> **Aim of the task**
Pull out every line of the records below that has the word "seen" in it, and copy each one in full.
[Start of Input data]
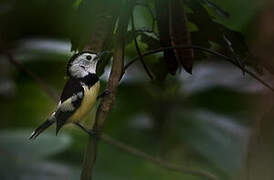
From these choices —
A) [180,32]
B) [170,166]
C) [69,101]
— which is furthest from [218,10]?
[170,166]

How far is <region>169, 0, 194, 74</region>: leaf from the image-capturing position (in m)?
1.03

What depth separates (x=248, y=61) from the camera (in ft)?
3.67

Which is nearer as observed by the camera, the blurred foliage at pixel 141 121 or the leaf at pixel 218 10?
the leaf at pixel 218 10

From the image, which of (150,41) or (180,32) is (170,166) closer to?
(150,41)

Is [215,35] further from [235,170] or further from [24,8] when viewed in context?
[24,8]

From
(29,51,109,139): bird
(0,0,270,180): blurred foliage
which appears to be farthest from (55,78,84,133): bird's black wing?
(0,0,270,180): blurred foliage

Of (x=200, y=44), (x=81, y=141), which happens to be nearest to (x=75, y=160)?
(x=81, y=141)

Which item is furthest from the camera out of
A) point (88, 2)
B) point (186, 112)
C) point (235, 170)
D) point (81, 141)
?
point (81, 141)

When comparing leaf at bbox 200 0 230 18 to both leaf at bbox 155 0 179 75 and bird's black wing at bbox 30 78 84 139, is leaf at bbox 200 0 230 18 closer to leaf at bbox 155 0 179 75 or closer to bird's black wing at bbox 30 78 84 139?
leaf at bbox 155 0 179 75

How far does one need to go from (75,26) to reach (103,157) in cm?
134

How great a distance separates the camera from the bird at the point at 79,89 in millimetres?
1036

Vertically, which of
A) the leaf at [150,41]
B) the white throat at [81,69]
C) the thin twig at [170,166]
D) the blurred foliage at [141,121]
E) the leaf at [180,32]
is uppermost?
the leaf at [180,32]

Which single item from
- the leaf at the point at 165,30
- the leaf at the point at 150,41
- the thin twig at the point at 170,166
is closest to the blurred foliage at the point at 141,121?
the thin twig at the point at 170,166

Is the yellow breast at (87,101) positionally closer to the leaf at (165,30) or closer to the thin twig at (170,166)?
the leaf at (165,30)
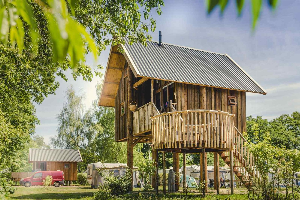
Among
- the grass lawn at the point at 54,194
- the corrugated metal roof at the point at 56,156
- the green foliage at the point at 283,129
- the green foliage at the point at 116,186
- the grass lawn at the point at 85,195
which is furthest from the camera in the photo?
the green foliage at the point at 283,129

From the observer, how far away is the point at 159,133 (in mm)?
14633

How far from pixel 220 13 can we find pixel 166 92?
18407 millimetres

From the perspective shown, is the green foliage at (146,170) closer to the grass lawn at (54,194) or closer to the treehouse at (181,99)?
the treehouse at (181,99)

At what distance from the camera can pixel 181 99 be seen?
17.7 m

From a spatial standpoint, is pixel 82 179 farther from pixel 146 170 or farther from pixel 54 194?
pixel 146 170

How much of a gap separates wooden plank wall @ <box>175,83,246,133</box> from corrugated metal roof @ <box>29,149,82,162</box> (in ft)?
91.3

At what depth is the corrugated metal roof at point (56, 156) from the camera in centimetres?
4297

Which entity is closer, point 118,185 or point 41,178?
point 118,185

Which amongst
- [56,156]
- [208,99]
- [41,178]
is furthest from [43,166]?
[208,99]

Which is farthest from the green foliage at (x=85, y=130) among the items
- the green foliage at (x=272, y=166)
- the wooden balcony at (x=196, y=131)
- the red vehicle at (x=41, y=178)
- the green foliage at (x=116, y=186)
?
the green foliage at (x=272, y=166)

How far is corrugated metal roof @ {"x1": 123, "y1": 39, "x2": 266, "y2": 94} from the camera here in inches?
678

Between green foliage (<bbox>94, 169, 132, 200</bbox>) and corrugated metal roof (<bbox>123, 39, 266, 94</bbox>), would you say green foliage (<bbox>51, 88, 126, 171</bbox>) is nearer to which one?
corrugated metal roof (<bbox>123, 39, 266, 94</bbox>)

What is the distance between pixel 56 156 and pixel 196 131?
33.1m

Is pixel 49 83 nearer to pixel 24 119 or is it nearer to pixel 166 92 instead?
pixel 166 92
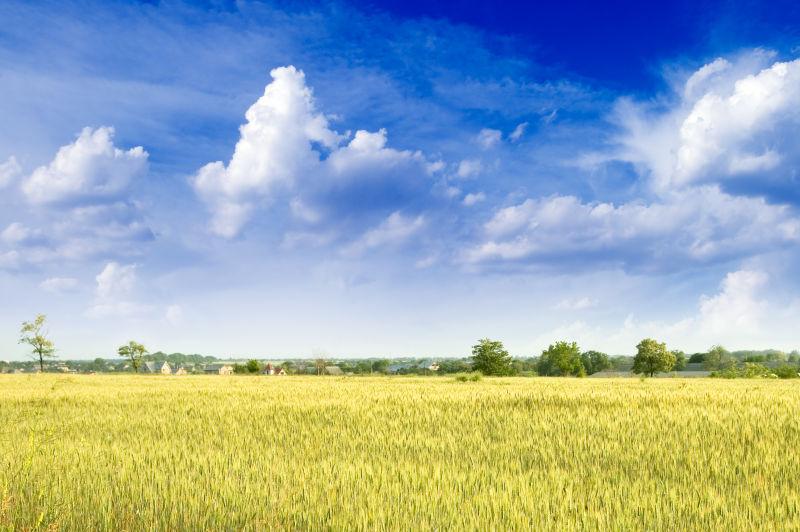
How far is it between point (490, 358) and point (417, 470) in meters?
103

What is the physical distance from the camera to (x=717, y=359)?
Answer: 6009 inches

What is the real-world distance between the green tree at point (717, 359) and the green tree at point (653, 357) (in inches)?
1685

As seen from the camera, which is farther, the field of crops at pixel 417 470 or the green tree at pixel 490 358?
the green tree at pixel 490 358

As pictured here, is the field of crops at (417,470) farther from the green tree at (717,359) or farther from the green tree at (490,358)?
the green tree at (717,359)

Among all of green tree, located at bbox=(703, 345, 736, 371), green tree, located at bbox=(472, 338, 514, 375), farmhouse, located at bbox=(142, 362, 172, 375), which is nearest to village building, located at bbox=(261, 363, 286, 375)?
farmhouse, located at bbox=(142, 362, 172, 375)

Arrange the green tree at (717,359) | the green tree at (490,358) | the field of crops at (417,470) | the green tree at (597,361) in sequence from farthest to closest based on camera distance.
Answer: the green tree at (597,361)
the green tree at (717,359)
the green tree at (490,358)
the field of crops at (417,470)

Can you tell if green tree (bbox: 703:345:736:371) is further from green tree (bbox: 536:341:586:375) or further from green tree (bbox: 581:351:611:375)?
green tree (bbox: 536:341:586:375)

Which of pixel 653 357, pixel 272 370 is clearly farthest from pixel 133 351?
pixel 653 357

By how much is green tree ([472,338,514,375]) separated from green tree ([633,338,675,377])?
27786 millimetres

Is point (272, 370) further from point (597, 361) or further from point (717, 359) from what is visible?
point (717, 359)

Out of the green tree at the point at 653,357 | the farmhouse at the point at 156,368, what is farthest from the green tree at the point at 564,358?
the farmhouse at the point at 156,368

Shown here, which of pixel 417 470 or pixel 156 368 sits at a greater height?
pixel 417 470

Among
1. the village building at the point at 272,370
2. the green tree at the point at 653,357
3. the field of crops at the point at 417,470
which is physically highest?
the field of crops at the point at 417,470

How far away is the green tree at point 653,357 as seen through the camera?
362 feet
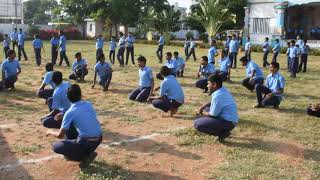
[End of Input data]
> **Exercise result**
At what distance from the camera can pixel 181 99 be seen?
As seen from the camera, which is farther, the field of crops at pixel 417 470 or the green tree at pixel 490 358?
How far away is the green tree at point 653,357 as seen through the camera?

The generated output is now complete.